Composers Billy Childs, Charles Floyd, Mischa Zupko (left to right)

Two years ago, the Grant Park Music Festival hired three composers to celebrate Chicago's musical legacy. And then the world went into lockdown. Due to the pandemic, those 2020 concerts never happened, but the compositions did. Now a full ten-week series is on the horizon, and the Festival is circling back to recover some things from a lost year.

On January 11, 2022, the Grant Park Music Festival announced its lineup for the summer series. As usual, the popular Festival offers classical favorites while re-establishing itself as a champion of the underrepresented. A longtime proponent of American composers, the series in more recent years has highlighted works by women and people of color—all in the interest of serving and representing the Chicago community. In some cases, the new season settles some old scores (pun intended).

In the months leading up to that fateful year 2020, the City of Chicago was preparing a celebration honoring one of its greatest legacies. Designated "The Year of Chicago Music," the City planned to offer a vast lineup of special events and activities. Doing its part, the Grant Park Music Festival enlisted Grammy-winning jazz musician Billy Childs to write a violin concerto for Chicago's own Rachel Barton Pine. Marking the city's legacy as the birthplace of gospel music, the Festival commissioned orchestral charts from composer Charles Floyd, and a new choral piece by local composer Mischa Zupko. 

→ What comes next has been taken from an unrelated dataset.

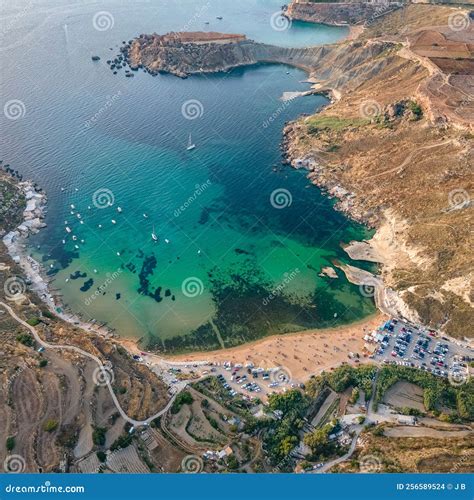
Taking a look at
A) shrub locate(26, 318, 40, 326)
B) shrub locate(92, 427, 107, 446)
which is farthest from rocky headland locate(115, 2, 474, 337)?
shrub locate(26, 318, 40, 326)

With the outbreak of Covid-19, none of those performances took place.Violinist Christian Tetzlaff But today they are back on the schedule along with other highlights from the 2020 season, including appearances by Christian Tetzlaff, Simone Lamsma, and Andreas Haefliger; as well as the choral work We Are Shadows by the contemporary British composer Judith Weir on June 17 and 18.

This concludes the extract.